New study: Dangers to ancient Antarctic ice

Dangers to ancient Antarctic ice portend a future of rapidly rising seas, but a new study, partially funded by NSF, may relieve one nagging fear. Meltwater ponds fracturing the ice below them may not cause protracted chain reactions that unexpectedly collapse floating ice shelves.

A study published in Geophysical Research Letters and reported in a Georgia Tech press release modeled fracture chain reactions and water amounts necessary to repeat a rare, epic collapse such as the 2002 shattering of the iconic shelf "Larsen B."

Larsen B's disintegration was preceded by an atypical heatwave that riddled it with meltwater ponds, focusing researchers' attention on pond fracturing, also called hydrofracturing.

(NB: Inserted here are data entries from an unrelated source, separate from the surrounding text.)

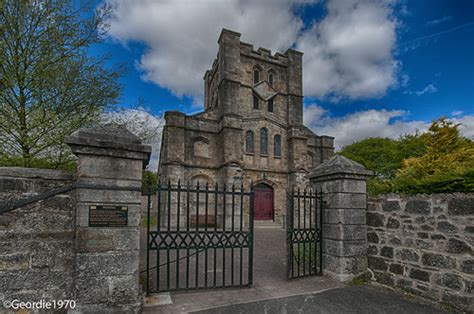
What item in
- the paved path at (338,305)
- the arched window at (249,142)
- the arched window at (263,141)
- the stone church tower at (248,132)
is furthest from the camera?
the arched window at (263,141)

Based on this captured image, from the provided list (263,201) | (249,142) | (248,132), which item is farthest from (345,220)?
(248,132)

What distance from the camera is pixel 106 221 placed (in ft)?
10.6

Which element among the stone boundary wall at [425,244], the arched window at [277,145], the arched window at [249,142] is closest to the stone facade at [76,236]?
the stone boundary wall at [425,244]

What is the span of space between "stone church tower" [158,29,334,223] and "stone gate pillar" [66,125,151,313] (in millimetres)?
13633

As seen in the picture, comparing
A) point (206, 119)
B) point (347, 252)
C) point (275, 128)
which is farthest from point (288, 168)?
point (347, 252)

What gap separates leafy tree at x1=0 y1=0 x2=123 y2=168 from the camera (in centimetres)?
509

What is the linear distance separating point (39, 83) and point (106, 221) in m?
4.09

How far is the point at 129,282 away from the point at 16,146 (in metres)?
4.24

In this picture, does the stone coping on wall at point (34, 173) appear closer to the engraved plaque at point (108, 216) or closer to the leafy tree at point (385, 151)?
the engraved plaque at point (108, 216)

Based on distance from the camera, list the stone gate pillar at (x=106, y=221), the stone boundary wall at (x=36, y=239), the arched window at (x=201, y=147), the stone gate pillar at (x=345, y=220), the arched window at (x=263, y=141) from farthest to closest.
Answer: the arched window at (x=263, y=141) < the arched window at (x=201, y=147) < the stone gate pillar at (x=345, y=220) < the stone gate pillar at (x=106, y=221) < the stone boundary wall at (x=36, y=239)

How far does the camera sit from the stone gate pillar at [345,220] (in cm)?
489

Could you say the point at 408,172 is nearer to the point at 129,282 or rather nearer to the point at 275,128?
the point at 129,282

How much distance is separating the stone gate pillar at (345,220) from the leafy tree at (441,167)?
762 mm

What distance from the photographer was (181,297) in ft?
13.0
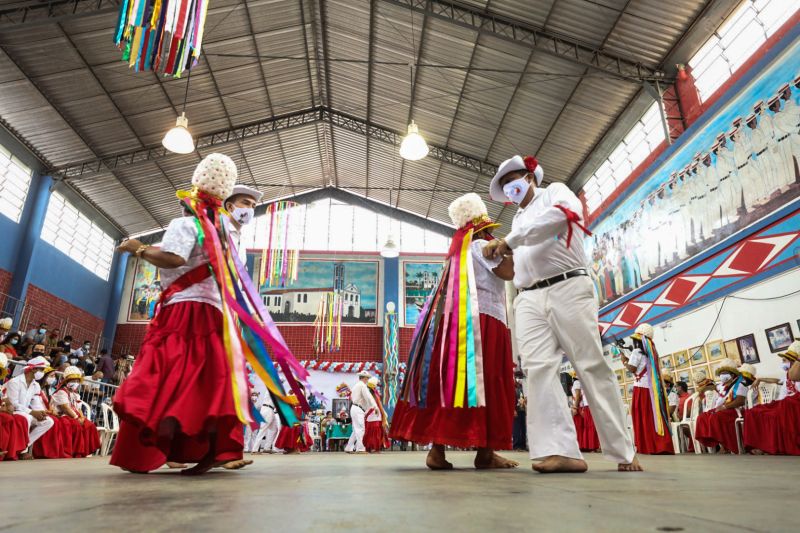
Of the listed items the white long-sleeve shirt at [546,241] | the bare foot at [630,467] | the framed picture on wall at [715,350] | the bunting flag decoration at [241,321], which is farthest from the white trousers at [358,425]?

They discovered that a melt pond hydrofracturing the ice shelf can prompt neighboring ponds to do the same. Concerns grew of possible extensive chain reactions, which the new study addressed.

The study found that pooled meltwater does fracture ice; however, ensuing chain reactions appear short-ranged. Still, massive increases in surface melting due to unusually warm weather can trigger catastrophic ice-shelf collapses.

Co-author Alison Banwell, a glaciology researcher at the University of Colorado Boulder, said:

"There is a speed limit in the study that shows that an ice shelf can't collapse ridiculously fast. However, if it becomes as covered in meltwater ponds very quickly as Larsen B was, it can collapse in a similar way." 

Also funding the research was the Cooperative Institute for Research in Environmental Sciences at the University of Colorado Boulder.

Program director Paul Cutler in NSF's Office of Polar Programs said:

"The evolution of surface and shallow subsurface meltwater across Antarctic ice shelves has important implications for their stability. It is vital to understand the causes of ice-shelf instability because ice shelves buttress against the discharge of inland ice and therefore influence ice-sheet contributions to sea level rise."